Kilkuset związkowców pikietuje od wczesnego poranka siedzibę Jastrzębskiej Spółki Węglowej (JSW). Zarzucają zarządowi firmy nieudolność w obliczu kryzysu gospodarczego oraz łamanie praw pracowniczych i związkowych. Pikieta przebiega przy akompaniamencie huku petard i gwizdów. Zorganizowano ją pod hasłami Układy zbiorowe - tak, opcje walutowe – nie oraz Inwestycje tak - nowy biurowiec nie.

REKLAMA

Związkowcy podpalili przed siedzibą JSW opony, spalili też kukły symbolizujące prezesa i jego zastępcę ds. pracy, domagając się jego odwołania. Wewnątrz gmachu prowizorycznie zabili deskami wejścia do biur. Deski pobrudzili smarem.

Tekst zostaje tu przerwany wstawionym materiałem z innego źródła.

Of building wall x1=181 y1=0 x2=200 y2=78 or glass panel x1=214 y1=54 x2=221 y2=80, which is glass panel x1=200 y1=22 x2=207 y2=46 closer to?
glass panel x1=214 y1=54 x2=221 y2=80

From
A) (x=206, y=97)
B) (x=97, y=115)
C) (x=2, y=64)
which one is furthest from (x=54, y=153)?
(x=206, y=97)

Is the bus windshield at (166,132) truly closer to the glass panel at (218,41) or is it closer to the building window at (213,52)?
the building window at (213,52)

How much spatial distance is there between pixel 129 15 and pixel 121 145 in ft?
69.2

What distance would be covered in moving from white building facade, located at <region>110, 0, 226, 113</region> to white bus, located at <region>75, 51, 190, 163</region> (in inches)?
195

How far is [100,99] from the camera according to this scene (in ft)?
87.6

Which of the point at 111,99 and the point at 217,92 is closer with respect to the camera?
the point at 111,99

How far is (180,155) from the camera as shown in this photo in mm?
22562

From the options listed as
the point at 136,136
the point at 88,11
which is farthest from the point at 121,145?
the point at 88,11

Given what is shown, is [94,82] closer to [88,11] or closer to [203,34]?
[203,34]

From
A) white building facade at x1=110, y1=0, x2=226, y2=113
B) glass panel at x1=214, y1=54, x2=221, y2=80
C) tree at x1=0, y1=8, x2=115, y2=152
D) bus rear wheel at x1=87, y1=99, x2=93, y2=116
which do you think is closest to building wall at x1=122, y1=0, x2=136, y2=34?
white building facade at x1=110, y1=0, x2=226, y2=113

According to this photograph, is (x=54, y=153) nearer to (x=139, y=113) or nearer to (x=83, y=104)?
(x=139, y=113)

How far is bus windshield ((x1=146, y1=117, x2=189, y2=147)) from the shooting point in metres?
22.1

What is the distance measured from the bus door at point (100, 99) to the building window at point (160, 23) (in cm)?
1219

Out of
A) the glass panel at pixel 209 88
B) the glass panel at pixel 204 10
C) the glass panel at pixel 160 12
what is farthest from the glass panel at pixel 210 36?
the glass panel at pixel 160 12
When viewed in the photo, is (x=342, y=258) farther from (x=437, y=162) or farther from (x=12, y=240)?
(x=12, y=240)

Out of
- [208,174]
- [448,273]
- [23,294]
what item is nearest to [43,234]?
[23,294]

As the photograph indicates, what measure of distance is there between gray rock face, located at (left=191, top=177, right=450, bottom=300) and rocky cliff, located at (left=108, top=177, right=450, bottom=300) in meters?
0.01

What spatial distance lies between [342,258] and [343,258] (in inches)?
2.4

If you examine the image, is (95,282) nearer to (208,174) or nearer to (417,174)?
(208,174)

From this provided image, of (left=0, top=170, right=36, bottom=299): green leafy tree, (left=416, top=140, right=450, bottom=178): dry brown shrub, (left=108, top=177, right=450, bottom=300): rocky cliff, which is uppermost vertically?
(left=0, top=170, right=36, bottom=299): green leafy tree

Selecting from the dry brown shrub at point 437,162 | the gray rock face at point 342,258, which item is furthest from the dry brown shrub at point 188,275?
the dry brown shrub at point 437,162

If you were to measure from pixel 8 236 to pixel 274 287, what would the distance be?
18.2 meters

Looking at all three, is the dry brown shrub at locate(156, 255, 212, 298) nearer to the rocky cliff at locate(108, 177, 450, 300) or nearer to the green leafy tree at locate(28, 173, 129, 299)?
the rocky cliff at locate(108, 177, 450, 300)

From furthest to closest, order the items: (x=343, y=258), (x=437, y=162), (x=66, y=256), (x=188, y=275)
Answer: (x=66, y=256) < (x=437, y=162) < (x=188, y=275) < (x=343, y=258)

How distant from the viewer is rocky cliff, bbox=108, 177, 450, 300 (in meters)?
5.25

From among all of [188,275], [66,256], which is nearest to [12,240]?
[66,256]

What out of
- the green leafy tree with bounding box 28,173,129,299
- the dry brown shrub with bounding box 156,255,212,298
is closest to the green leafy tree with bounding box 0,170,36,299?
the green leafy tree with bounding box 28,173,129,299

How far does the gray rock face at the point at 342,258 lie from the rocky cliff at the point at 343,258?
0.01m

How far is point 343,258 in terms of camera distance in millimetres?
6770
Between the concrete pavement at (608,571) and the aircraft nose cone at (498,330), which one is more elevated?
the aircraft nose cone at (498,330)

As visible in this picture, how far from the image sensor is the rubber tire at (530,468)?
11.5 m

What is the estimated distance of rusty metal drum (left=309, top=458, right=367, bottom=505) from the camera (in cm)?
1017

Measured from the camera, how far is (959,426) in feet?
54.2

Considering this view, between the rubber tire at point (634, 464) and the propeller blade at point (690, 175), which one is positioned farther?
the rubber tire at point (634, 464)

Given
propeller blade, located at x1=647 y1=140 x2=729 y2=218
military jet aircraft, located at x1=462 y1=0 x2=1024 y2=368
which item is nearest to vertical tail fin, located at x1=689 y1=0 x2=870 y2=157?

Zarząd firmy, najbardziej wśród spółek węglowych dotkniętej skutkami kryzysu na rynku stali i koksu, przekonuje, że jego działania służą osiągnięciu takiej elastyczności działania firmy, by bez zwolnień pracowników mogła przetrwać trudny okres. Narusza to jednak - jak mówi prezes spółki, Jarosław Zagórowski - interesy grupy związkowych liderów.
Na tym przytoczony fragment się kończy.